Records for processing:
+--

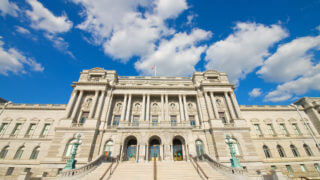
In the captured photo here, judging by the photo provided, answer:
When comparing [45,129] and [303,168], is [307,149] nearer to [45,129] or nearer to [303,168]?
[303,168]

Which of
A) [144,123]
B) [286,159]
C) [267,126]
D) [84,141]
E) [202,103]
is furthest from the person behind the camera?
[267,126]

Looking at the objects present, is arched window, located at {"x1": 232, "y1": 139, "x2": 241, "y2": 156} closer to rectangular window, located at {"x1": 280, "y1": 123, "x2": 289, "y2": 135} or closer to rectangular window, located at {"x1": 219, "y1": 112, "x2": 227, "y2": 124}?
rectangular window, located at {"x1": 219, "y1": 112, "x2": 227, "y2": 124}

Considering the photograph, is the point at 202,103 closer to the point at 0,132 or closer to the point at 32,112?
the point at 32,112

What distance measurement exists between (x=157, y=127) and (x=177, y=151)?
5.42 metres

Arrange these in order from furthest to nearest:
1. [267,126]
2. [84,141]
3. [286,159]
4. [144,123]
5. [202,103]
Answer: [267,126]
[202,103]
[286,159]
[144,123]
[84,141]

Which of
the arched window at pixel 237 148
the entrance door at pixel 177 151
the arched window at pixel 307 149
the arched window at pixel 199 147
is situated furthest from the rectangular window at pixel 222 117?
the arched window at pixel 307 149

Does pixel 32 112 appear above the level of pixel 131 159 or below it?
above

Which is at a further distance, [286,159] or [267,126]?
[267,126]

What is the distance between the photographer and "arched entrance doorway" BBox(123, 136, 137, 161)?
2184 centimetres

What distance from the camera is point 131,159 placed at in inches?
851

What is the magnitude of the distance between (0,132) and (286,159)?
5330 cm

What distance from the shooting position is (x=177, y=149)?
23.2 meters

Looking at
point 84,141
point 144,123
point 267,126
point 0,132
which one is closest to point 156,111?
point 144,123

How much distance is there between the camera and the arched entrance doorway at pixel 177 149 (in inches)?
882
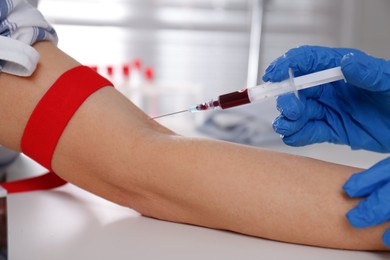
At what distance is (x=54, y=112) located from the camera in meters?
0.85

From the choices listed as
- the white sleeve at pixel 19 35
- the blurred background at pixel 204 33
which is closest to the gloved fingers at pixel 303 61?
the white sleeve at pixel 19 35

+--

What this task involves: Only the lines from the one that contains "Which is at" to the end of the records, inclusive, are to be quoted exactly, with pictures excluded.

Answer:
Which is at a further distance, [286,159] or [267,126]?
[267,126]

What is the distance between the photographer and "arched entrance doorway" BBox(123, 136, 137, 161)?
2184 centimetres

What distance from the camera is point 131,159 placed at in inches?
851

What is the magnitude of the distance between (0,132) and (286,159)?
5330 cm

What distance from the shooting position is (x=177, y=149)?
23.2 meters

Looking at
point 84,141
point 144,123
point 267,126
point 0,132
which one is closest to point 156,111?
point 144,123

How much distance is there between the camera and the arched entrance doorway at pixel 177 149 (in inches)?
882
At what distance is (x=54, y=112) located from the camera in meters?
0.85

From the choices listed as
- the white sleeve at pixel 19 35
- the blurred background at pixel 204 33
which is closest to the gloved fingers at pixel 303 61?
the white sleeve at pixel 19 35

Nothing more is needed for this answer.